A filmed tribute to Sam Shepard, executed by Benning as a single fixed frame in which gently swaying treetops are set against rolling cloud cover. Scored by the ambience of the camera’s wooded surroundings, brief spoken and sung interludes act as affecting dedications that punctuate the scene’s solitude.


Stemple Pass
Produced by James Benning | 2012 | United States | 123′

The film builds upon James Benning’s long-time engagement with the life and history of “Unabomber” Ted Kaczynski, and features the replica of Kaczynski’s cabin that Benning constructed in the Sierra Nevada. This cabin is pictured as the seasons pass, intermittently overlaid with Benning’s recitations of five passages from Kaczynski’s own writings.


two moons
Produced by James Benning | 2018 | United States | 42′

Capturing the trajectory of Earth’s rising moon on a consecutive pair of winter nights, the film serves as a pensive, nearly mathematical demonstration of a celestial phenomenon often regarded as commonplace. Here Benning turns his camera not to the American landscape, but to a new, otherworldly frontier.


The United States of America
Produced by James Benning | 1975 | United States | 27′

In 1975, James Benning and Bette Gordon drove from New York to Los Angeles, documenting the process in a series of brief, real-time tableaux that would become their joint film The United States of America. Radio news, advertisements or pop music soundtracks their road trip, while a diversity of scenery gradually passes their forward-facing camera.

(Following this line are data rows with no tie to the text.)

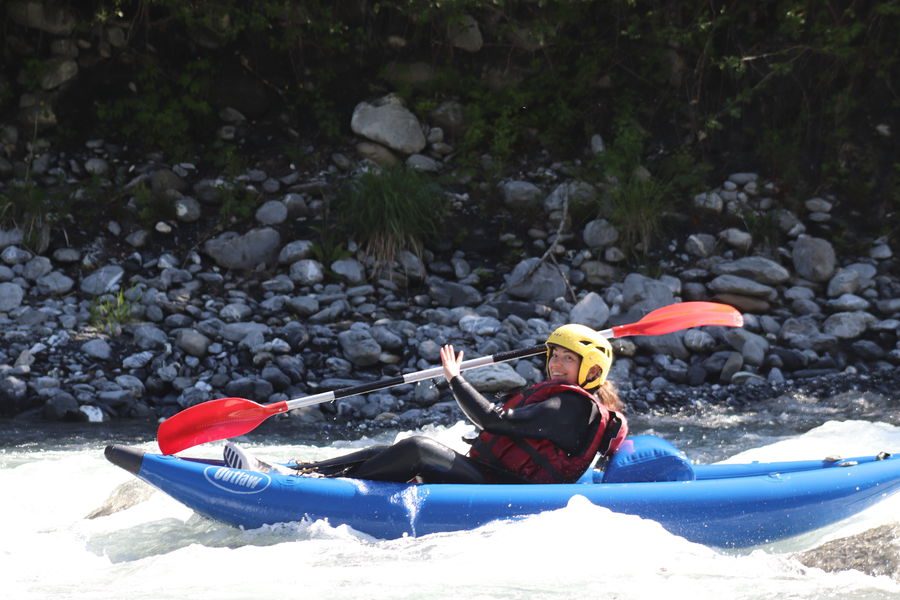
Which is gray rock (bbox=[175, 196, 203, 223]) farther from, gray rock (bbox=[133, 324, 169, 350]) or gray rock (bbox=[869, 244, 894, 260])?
gray rock (bbox=[869, 244, 894, 260])

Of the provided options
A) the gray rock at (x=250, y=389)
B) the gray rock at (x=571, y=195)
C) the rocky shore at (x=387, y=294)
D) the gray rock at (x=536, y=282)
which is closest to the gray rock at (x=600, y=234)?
the rocky shore at (x=387, y=294)

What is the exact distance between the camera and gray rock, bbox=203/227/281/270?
7.90 metres

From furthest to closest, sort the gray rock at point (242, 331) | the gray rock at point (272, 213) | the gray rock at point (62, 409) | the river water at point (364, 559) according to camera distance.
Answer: the gray rock at point (272, 213) → the gray rock at point (242, 331) → the gray rock at point (62, 409) → the river water at point (364, 559)

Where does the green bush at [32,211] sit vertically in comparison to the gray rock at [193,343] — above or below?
above

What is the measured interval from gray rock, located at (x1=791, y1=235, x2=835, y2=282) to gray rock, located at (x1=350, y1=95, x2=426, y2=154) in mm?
3127

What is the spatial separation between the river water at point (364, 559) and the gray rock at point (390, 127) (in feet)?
15.4

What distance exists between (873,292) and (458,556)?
543cm

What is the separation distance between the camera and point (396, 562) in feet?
11.3

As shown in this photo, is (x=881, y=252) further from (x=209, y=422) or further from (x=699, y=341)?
(x=209, y=422)

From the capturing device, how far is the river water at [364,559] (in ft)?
10.4

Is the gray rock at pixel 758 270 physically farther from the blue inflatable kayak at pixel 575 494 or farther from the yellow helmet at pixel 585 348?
the yellow helmet at pixel 585 348

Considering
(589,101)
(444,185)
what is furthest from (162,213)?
(589,101)

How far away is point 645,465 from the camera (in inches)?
153

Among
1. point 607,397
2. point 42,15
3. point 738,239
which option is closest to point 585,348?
point 607,397
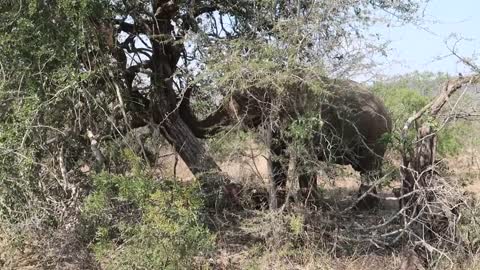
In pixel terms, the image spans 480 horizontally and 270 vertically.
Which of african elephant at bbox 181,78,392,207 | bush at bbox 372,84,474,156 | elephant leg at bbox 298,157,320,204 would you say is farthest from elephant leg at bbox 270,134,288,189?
bush at bbox 372,84,474,156

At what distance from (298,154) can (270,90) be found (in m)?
0.70

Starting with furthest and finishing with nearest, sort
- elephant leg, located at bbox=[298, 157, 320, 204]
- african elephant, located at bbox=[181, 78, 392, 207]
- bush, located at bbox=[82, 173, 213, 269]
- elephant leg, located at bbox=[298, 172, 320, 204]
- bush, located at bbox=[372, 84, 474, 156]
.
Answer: bush, located at bbox=[372, 84, 474, 156] < elephant leg, located at bbox=[298, 172, 320, 204] < elephant leg, located at bbox=[298, 157, 320, 204] < african elephant, located at bbox=[181, 78, 392, 207] < bush, located at bbox=[82, 173, 213, 269]

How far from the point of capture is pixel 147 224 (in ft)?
20.2

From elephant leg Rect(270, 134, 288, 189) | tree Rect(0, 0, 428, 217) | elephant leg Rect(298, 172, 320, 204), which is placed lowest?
elephant leg Rect(298, 172, 320, 204)

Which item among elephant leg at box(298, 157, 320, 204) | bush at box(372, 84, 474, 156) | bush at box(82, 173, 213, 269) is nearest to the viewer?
bush at box(82, 173, 213, 269)

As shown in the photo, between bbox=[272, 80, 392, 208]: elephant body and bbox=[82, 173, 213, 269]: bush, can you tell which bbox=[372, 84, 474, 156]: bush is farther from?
bbox=[82, 173, 213, 269]: bush

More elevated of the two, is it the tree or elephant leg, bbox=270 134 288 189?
the tree

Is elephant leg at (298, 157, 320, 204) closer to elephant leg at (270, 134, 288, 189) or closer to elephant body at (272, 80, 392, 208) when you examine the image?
elephant body at (272, 80, 392, 208)

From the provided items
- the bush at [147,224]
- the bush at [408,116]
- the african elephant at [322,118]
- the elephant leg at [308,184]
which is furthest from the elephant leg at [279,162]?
the bush at [408,116]

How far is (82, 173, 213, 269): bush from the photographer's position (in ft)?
19.7

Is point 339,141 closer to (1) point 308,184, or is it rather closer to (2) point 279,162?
(1) point 308,184

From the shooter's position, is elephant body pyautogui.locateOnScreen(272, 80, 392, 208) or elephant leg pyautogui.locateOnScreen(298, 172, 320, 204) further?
elephant leg pyautogui.locateOnScreen(298, 172, 320, 204)

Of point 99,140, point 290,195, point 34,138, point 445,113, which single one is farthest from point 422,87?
point 34,138

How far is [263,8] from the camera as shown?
707 cm
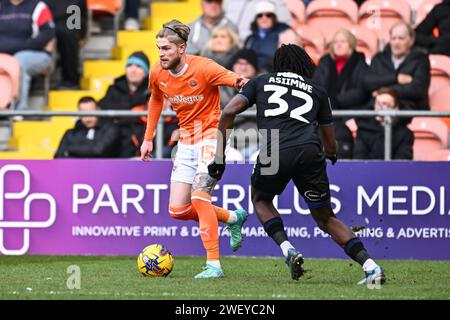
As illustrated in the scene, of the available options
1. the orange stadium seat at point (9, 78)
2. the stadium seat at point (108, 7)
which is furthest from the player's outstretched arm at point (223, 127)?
the stadium seat at point (108, 7)

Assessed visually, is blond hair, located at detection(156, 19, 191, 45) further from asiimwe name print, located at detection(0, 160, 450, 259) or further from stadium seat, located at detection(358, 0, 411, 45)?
stadium seat, located at detection(358, 0, 411, 45)

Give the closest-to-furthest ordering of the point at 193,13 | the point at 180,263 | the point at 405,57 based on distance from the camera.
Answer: the point at 180,263 → the point at 405,57 → the point at 193,13

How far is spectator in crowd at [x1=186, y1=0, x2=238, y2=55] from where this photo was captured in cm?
Result: 1562

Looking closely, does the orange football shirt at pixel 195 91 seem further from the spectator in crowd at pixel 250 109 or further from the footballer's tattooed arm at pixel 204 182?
the spectator in crowd at pixel 250 109

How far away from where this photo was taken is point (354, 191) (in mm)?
12547

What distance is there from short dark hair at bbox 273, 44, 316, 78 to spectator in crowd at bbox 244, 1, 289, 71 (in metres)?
5.63

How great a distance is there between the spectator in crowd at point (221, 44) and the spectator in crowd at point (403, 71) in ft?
5.68

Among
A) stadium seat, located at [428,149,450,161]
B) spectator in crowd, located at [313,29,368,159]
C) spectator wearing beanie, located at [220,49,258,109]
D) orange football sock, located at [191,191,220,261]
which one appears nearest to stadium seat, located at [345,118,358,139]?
spectator in crowd, located at [313,29,368,159]

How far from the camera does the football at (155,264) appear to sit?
10164mm

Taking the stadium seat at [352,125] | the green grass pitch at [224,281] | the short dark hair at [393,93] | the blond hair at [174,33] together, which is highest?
the blond hair at [174,33]

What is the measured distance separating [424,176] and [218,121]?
2.98 meters

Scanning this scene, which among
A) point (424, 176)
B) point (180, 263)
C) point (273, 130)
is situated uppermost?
point (273, 130)
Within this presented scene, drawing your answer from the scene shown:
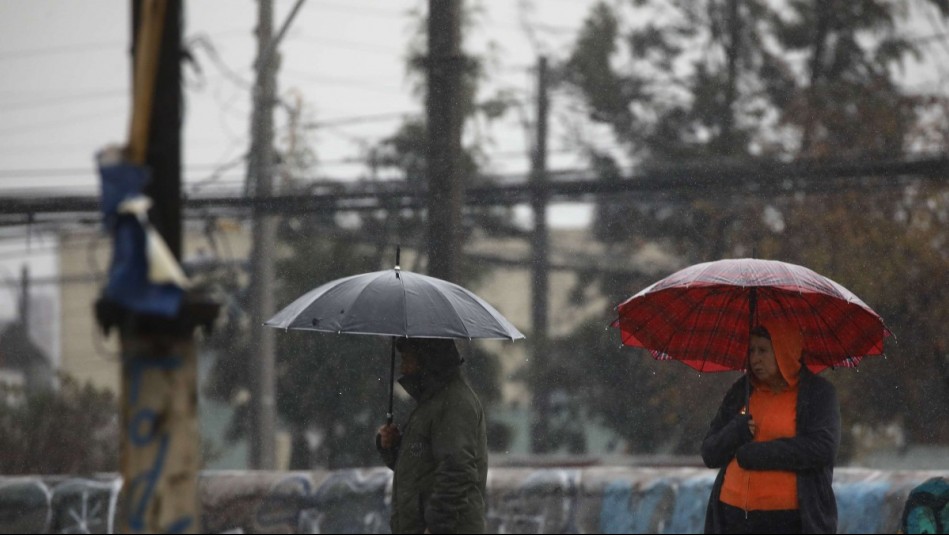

THE UNITED STATES OF AMERICA
Produced by James Benning | 2021 | United States | 103′

1975’s The United States of America serves as the point of departure for this film. Rather than being a reiteration of the earlier work, it showcases vistas now contained within fixed frames. 52 shots—one for each state, plus Washington, D.C. and Puerto Rico—document one of Benning’s most ambitious undertakings to date.